Wednesday, June 24, 2015

Do Ya Reading

You're not asking a question that's never been asked before.


Chances are, you will rarely ever ask a question that's never been studied before. Why? Well, it's 2015 and the world is much more complex than you ever imagined. People in the early 20th century thought we'd progress so fast that people simply wouldn't need to work by the year 2000.

Alas, I ask you this question: given a traveling salesman who has to visit n customers and return home by the end of the day, in what is the shortest possible route for the salesman that still visits each customer exactly once? What if each customer needs to be visited between certain 30 minute windows? What if there are multiple salesmen? Finally - how do we reschedule the salesmen if one of their cars breaks down? People in 1930 couldn't solve this; they didn't have computers. Thus, the world is much more complicated than assembly lines and the Teapot Dome.

This is basically the Data Science for Social Good Paratransit team's problem. It's a much enhanced Traveling Salesman Problem with Time Windows (TSPTW). Our problem is the following: given that King County Metro Access Operations already has a solution to the Vehicle Routing Problem with Time Windows for the next day's ADA paratransit rides, a bus breaks down or a driver doesn't show up. Access Operations can dispatch an entirely new Access bus, send taxis, or potentially reroute already existing Access bus runs to satisfy the broken bus's run. Which is the cheapest option?

Fortunately, there's an extensive body of literature on the Vehicle Routing Problem and Route Disruption Recovery. We're not asking an entirely new question. We are framing it in a new light: we need real-time vehicle rerouting with time windows that minimizes pre-optimized route disruptions (already studied) with hard constraints so that there are no stop cancellations (not studied) which is particular to paratransit context.

In the end, I guess I've misspoken. You'll never be asking an entirely new question, but you may be tweaking a previously well-understood question to the point where the prior methods for solving are now useless. Let's hope that's not the case here!

Tuesday, June 23, 2015

Big Data Analytics and Buzzwords: the process, coming from an intern.

Where Buzzwords hit the road.


It's the beginning of week two as an inaugural "Data Science for the Social Good" intern, and it's been eye opening. First off, this phrase that's been floating around the news-Facebook-Twitter-HuffPo hyperether, "data science," has many more components than meets the eye. It's not just the simple implementation of some sexy new machine learning algorithm "to do some deep learning," but is instead a steady combination of organization, Git commits, and data QC'ing throughout!

The ML comes at the end folks, as a rewarding confirmation of all your hacking and high-level data manipulation.

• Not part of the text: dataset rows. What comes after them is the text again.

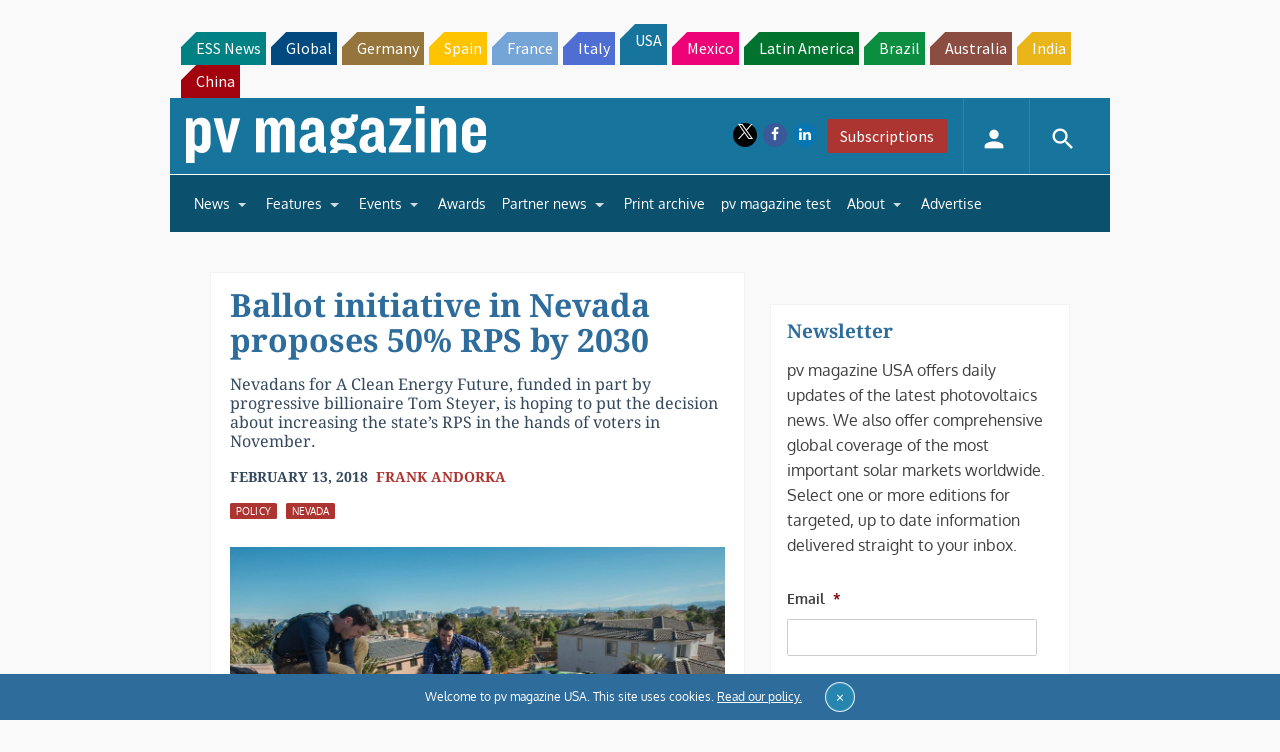

--- FILE ---
content_type: text/html; charset=utf-8
request_url: https://www.google.com/recaptcha/api2/aframe
body_size: 268
content:
<!DOCTYPE HTML><html><head><meta http-equiv="content-type" content="text/html; charset=UTF-8"></head><body><script nonce="VH8aRChI6pBhz1zq3aQWOw">/** Anti-fraud and anti-abuse applications only. See google.com/recaptcha */ try{var clients={'sodar':'https://pagead2.googlesyndication.com/pagead/sodar?'};window.addEventListener("message",function(a){try{if(a.source===window.parent){var b=JSON.parse(a.data);var c=clients[b['id']];if(c){var d=document.createElement('img');d.src=c+b['params']+'&rc='+(localStorage.getItem("rc::a")?sessionStorage.getItem("rc::b"):"");window.document.body.appendChild(d);sessionStorage.setItem("rc::e",parseInt(sessionStorage.getItem("rc::e")||0)+1);localStorage.setItem("rc::h",'1765712001803');}}}catch(b){}});window.parent.postMessage("_grecaptcha_ready", "*");}catch(b){}</script></body></html>

--- FILE ---
content_type: text/css
request_url: https://pv-magazine-usa.com/wp-content/plugins/pv-magazine-installer-showcase/public/css/pv-magazine-installer-showcase-public.css?ver=1.0.0
body_size: 462
content:
/**
 * All of the CSS for your public-facing functionality should be
 * included in this file.
 */


.singular-installer_project .singular-wrap-one-column h1.entry-title {
	text-align:center;
}

.singular-installer_project .article-lead-text {
 	text-align:center;
}

#installer-project-slider {
	margin-bottom: 1rem;
}

.singular-installer_project .slick-slide {
 	position: relative;
}

.singular-installer_project .slick-slide .caption {
 	position: absolute;
    bottom: .375rem;
    left: 0;
    right: 0;
    background: rgba(0,0,0,.5);
    color: white;
    margin-bottom: 0;
    padding: .5rem 35% .5rem 1rem;
    font-size: .875rem;
 }


.singular-installer_project .installer-overview {
 	margin-top:2rem;
 }
 

  .singular-installer_project .installer-overview .installer-logo {
 	background:white;
 	float: right;
 	margin-right:1rem;
 	max-width:25%;
 }

 .project-details {
 	margin-top: 1rem;
 }

@media (min-width:768px) {
	.singular-installer_project .installer-overview {
 	position: relative;
 	top: -160px;
 }
 .singular-installer_project .installer-overview .installer-logo {
 	padding:1rem;
	margin-right:auto;
 	max-width:75%;
 	float: none;
 }
 .singular-installer_project .installer-overview {
 	font-size:.9rem;
 	margin-top:0;
 }
}
  


  /*

  Installer Showcase (Archive of Installer Projects)

  */


  .archive-installer_project .singular-wrap-one-column .singular-inner {
  	padding-top:1rem;
  }

  .archive-installer_project .project-preview {
  	margin-bottom:1rem;
  }

  .archive-installer_project .project-preview .text-wrap {
  	background: #2e6c9c;
    padding: 1rem 1rem .5rem;
    display: block;
  }

  .archive-installer_project .project-preview .text-wrap:hover, .archive-installer_project .project-preview .text-wrap:active, .archive-installer_project .project-preview .text-wrap:focus {
  	text-decoration: none;
  }

  .archive-installer_project .project-preview .text-wrap h2 {
  	color: white;
  }

  .archive-installer_project .project-preview .project-image {
  	display: block;
  	height:250px;
  	position: relative;
  	background: #2e6c9c;
  }

  .archive-installer_project .project-preview .project-image div {
  	position: absolute;
  	top:0;
  	right:0;
  	left:0;
  	bottom:0;
  	background-size:cover;
  	background-position: 50%;
  }


    /*

  Installer (Single Tax Term)

  */

  .taxonomy-installer .singular-wrap-one-column .singular-inner {
  	padding-top:1rem;
  }

  .taxonomy-installer .installer-featured-image {
  	max-width: none;
  	width:100%;
  	height:auto;
  	margin-bottom: 2rem;
  }

  .taxonomy-installer  .installer-logo {
    max-height:200px;
    margin-bottom:2rem;
  }

  .taxonomy-installer .article-preview img {
    max-width: none;
    width: 100%;
    height:auto;
    margin-bottom:2rem;
}



.taxonomy-installer .projects {
	margin-top:2rem;
}

@media (min-width: 544px) {
	  .taxonomy-installer  .installer-logo {
    float: right;
    max-height: 150px;
  }
} 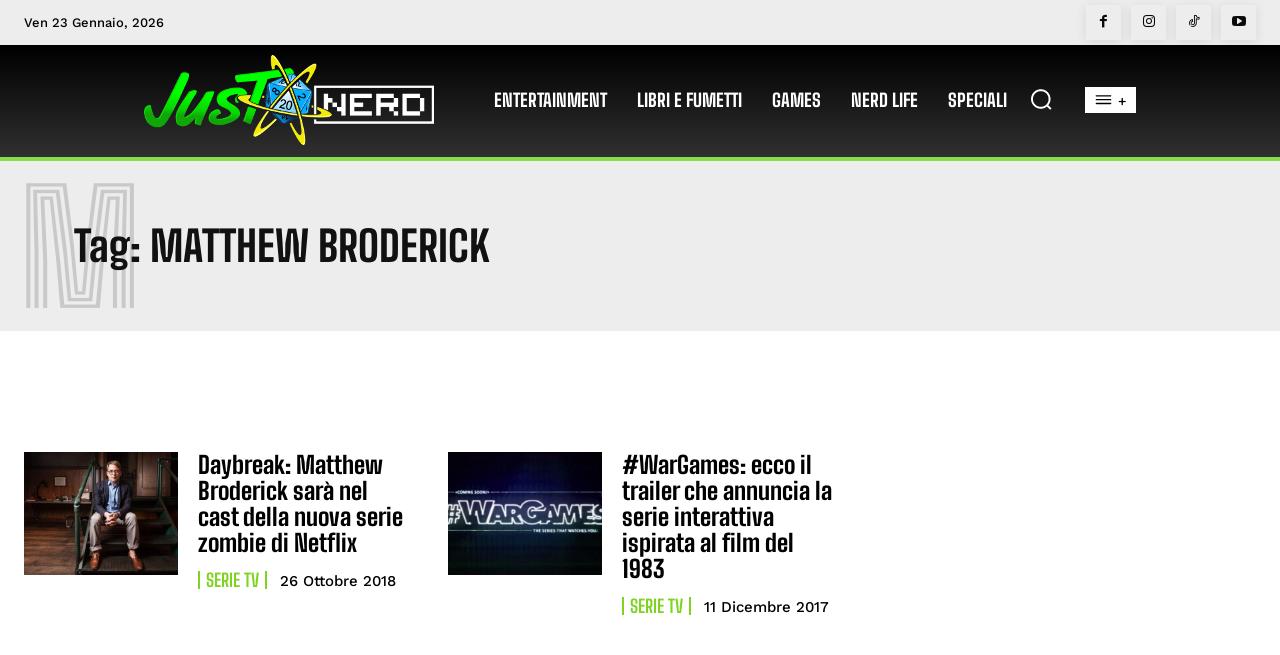

--- FILE ---
content_type: text/html; charset=utf-8
request_url: https://www.google.com/recaptcha/api2/aframe
body_size: 267
content:
<!DOCTYPE HTML><html><head><meta http-equiv="content-type" content="text/html; charset=UTF-8"></head><body><script nonce="ie3QQLgnldHaCQBQkWHkrA">/** Anti-fraud and anti-abuse applications only. See google.com/recaptcha */ try{var clients={'sodar':'https://pagead2.googlesyndication.com/pagead/sodar?'};window.addEventListener("message",function(a){try{if(a.source===window.parent){var b=JSON.parse(a.data);var c=clients[b['id']];if(c){var d=document.createElement('img');d.src=c+b['params']+'&rc='+(localStorage.getItem("rc::a")?sessionStorage.getItem("rc::b"):"");window.document.body.appendChild(d);sessionStorage.setItem("rc::e",parseInt(sessionStorage.getItem("rc::e")||0)+1);localStorage.setItem("rc::h",'1769123665621');}}}catch(b){}});window.parent.postMessage("_grecaptcha_ready", "*");}catch(b){}</script></body></html>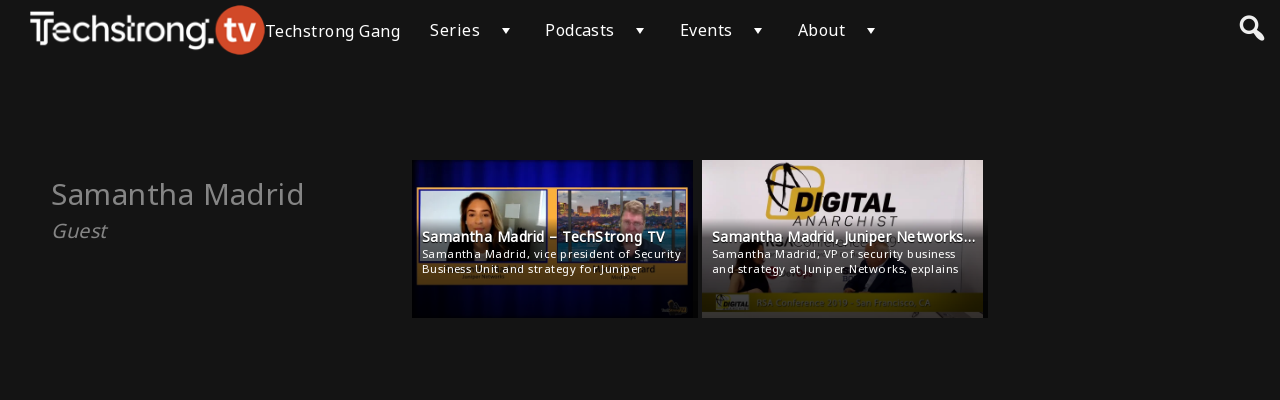

--- FILE ---
content_type: text/css; charset=UTF-8
request_url: https://techstrong.tv/wp-content/themes/vs-netflix/css/wpvs-theme-video.css?ver=5.8.4
body_size: 360
content:
.vs-full-screen-video {
    position: fixed;
    top: 0;
    left: 0;
    width: 100%;
    height: 100%;
    z-index: 9999;
    overflow-y: scroll;
    -webkit-overflow-scrolling: touch;
    display: none;
    padding: 50px 0;
}

.show-full-screen-video {
    display: block !important;
}

body.wpvs-hide-overflow {
    overflow: hidden;
}

.wpvs-video-overlay {
    position: fixed;
    top: 0;
    left: 0;
    width: 100%;
    height: 50px;
    z-index: 99;
}

#single-wpvstheme-video-container {
    padding: 2em 0;
}

#single-wpvstheme-video-container .videoWrapper {
    height: 56.25vw;
    width: 100vw;
    padding-bottom: 0;
}

#vs-video-back {
    cursor: pointer;
    font-size: 20px;
    display: inline-block;
    margin: 0;
    position: absolute;
    left: 0;
    top: 0;
    padding: 11px 20px 10px;
    z-index: 10;
}

#vs-video-back .dashicons {
    width: auto;
    height: auto;
    cursor: pointer;
    font-size: 30px;
}

/* ==== HEADER ==== */

.vs-video-header {
    width: 100%;
    position:relative;
    overflow: hidden;
}

.vs-video-header:before {
    content: "";
    position: absolute;
    top: 0;
    left: 0;
    width: 100%;
    height: 100%;
    z-index: 2;
}

.vs-video-header img.video-image {
    position: absolute;
    left: 0;
    top: 0;
    display: block;
    width: auto;
    min-width: 100%;
    min-height: 100%;
    max-width: 2000px;
    transition: all 40s linear;
    -webkit-transition: all 40s linear;
    -moz-transition: all 40s linear;
}

.vs-video-details {
    z-index: 2;
    position: relative;
    top: 0;
    padding: 70px 20px 20px;
    max-width: 500px;
    min-width: 300px;
    min-height: 350px
}

.vs-video-details h1 {
    color: #e50914;
}

.vs-video-details p:last-of-type {
    margin: 10px 0;
}


label#vs-less-video-info {
    display: none;
}

.vs-video-description {
    overflow: hidden;
    position: relative;
}

#wpvs_audio_file_container {
    display: none;
}

#wpvs_audio_file_container.show {
    margin: 20px 0 0;
    display: block;
}

.wpvs-full-screen-display #wpvs-autoplay-countdown {
    height: 100%;
    width: 100%;
    bottom: auto;
    top: 0;
    text-align: center;
    padding: 30% 4%;
}

.wpvs-full-screen-display #wpvs-cancel-next-video {
    position: relative;
    top: auto;
    left: auto;
    display: block;
    width: 50px;
    height: 50px;
    margin: 25px auto;
}

.wpvs-full-screen-display #wpvs-cancel-next-video .dashicons {
    font-size: 50px;
}

#wpvs-single-background-trailer {
    opacity:0;
    transition: opacity 1s ease-in;
    -webkit-transition: opacity 1s ease-in;
    -moz-transition: opacity 1s ease-in;
    -ms-transition: opacity 1s ease-in;
}

#wpvs-single-background-trailer.show-background-trailer {
    opacity:1;
}


@media screen and (min-width: 680px) {

.wpvs-full-screen-display #wpvs-autoplay-countdown {
    padding: 25%;
}

.vs-video-details {
    padding: 150px 20px;
    width: 500px;
}

.vs-video-header .vs-drop-play-button {
    position:absolute;
    bottom: 0;
    right: 0;
}

}

@media screen and (min-width: 960px) {

.vs-video-header img.video-image {
    transition: all 30s linear;
    -webkit-transition: all 30s linear;
    -moz-transition: all 30s linear;
}

.vs-video-details {
    padding: 150px 60px;
}

.wpvs-full-screen-display #wpvs-autoplay-countdown {
    padding: 20%;
}

}


@media screen and (min-width: 1200px) {

.vs-video-header img.video-image {
    transition: all 25s linear;
    -webkit-transition: all 25s linear;
    -moz-transition: all 25s linear;
}

.vs-video-header .vs-drop-play-button {
    margin: 200px 20% 0 0;
    top:80px;
}

.wpvs-full-screen-display #wpvs-autoplay-countdown {
    padding: 15%;
}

Let's relate it to my team's project regarding King County Metro Access - i.e. ADA paratransit serving the Seattle metro region. We're attempting to find the density of costs per passenger boarding, separate the outliers, and draw conclusions about the Access routes that have these expensive constituent rides. We have tons of data! And a lot of it looks like this:




Sweet, good thing I'm a data scientist and I have the statistics background to read this. Just kidding. Right now I'm still depending on my communication skills to ask people what this means, and code in R accordingly. What does it mean for an Access bus to complete a trip? What if there's missing latitude and longitude data? What if the bus leaves the garage but it's never indicated that it returns? WHEN WILL I BE ABLE TO RUN AN SVM MODEL WITH AN RBF KERNEL? I WANT DEEP LEARNING! MODELS MODELS MODELS!


Nope! End of the day: you have QC your data before you can do anything else. That's why I made a .json file that contains separated Access van runs, and flags them according to the quality of each run's data. Step 1: almost complete.